Re: 【region compaction check key-bound or not】

Posted by Ted Yu <yu...@gmail.com>.
bq. upgrade to 0.94.6

Nit: upgrade to 0.94.6.1 (or 0.94.9 which was just released)

Cheers

On Wed, Jul 10, 2013 at 6:04 PM, Sergey Shelukhin <se...@hortonworks.com>wrote:

> Yeah, this is not going to work... moving storefiles manually between
> regions is generally not a good idea.
> Do you want to move entire table into new table? Then the best thing is
> probably to upgrade to 0.94.6 (rolling restart is supported from 0.94.3)
> and use HBase snapshots. You can use export table w/o upgrading.
> If you want to merge into existing table I'm not really sure what is the
> best way to do that. You might have to rewrite data with target region
> boundaries, or manually split and merge regions accordingly and run
> compactions. Then you can disable the table, copy the files and bulk load
> them into target cluster. See
> http://hbase.apache.org/book/arch.bulk.load.html
> Note that bulk load requires boundaries that fit within one region
> (matching or sub-range). There may be a tool that solves this but I'm not
> aware of it...
>
>
> On Wed, Jul 10, 2013 at 5:40 PM, Bing Jiang <jiangbinglover@gmail.com
> >wrote:
>
> > Thanks,Sergey.
> > These days, I want to move a table from one hbase cluster to another
> hbase
> > cluster, and there are the same table's schema.
> > So I want to move a region's storefile to another table's region
> > corresponding directory, and the key bound of regions are overlapped.
> > For example:
> > Cluster   |  Table | Region's key bound
> > cluster1  |  dat    |  [1ffff,2ffff]
> > cluster2  |  dat    |  [2bfff,31fff]
> >
> > In my opinion , if region files in cluster2 are move into cluster1's
> > regions, and make compaction(Minor && Major) upon the first region, it
> will
> > prune the improper key in (2ffff,31fff].
> > However I found hbase compaction cannot support that.
> >
> > Any idea would be thankful.
> >
> >
> > 2013/7/11 Sergey Shelukhin <se...@hortonworks.com>
> >
> > > You should not have to manually take care of region bounds in normal
> > > circumstances (unless you are reading the file from coprocessor in some
> > > special way, or something like that). Please tell us if you are seeing
> > any
> > > strange behavior :)

PROBLEM DESCRIPTION:
Can you rewrite the HBase thread between "On Wed, Jul 10, 2013 at 6:04" and "a good idea.", inclusive, renaming "storefiles" to "store files"? The lines after this point are separate from the HBase thread.

DATA EXTRACT:
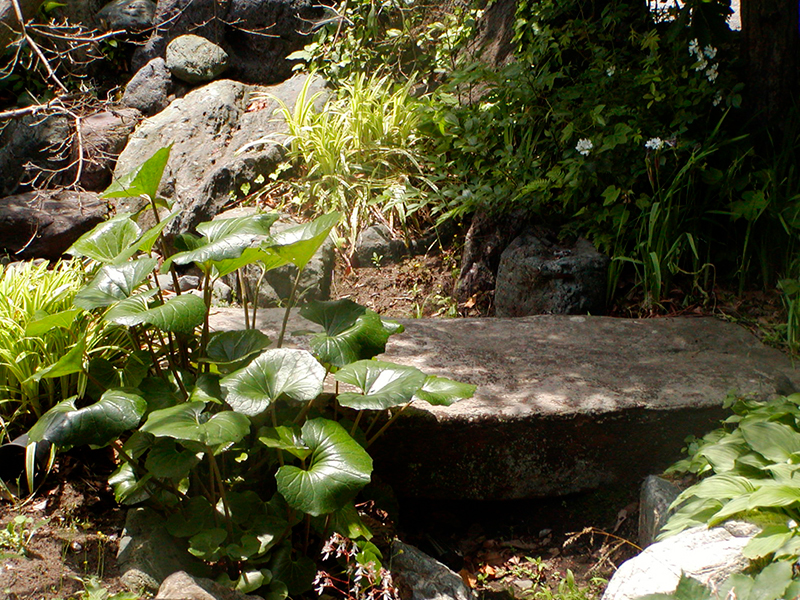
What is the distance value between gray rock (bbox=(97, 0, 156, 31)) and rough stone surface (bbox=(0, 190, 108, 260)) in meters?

PROBLEM SOLUTION:
On Wed, Jul 10, 2013 at 6:04 PM, Sergey Shelukhin <se...@hortonworks.com>wrote:

> Yeah, this is not going to work... moving store files manually between
> regions is generally not a good idea.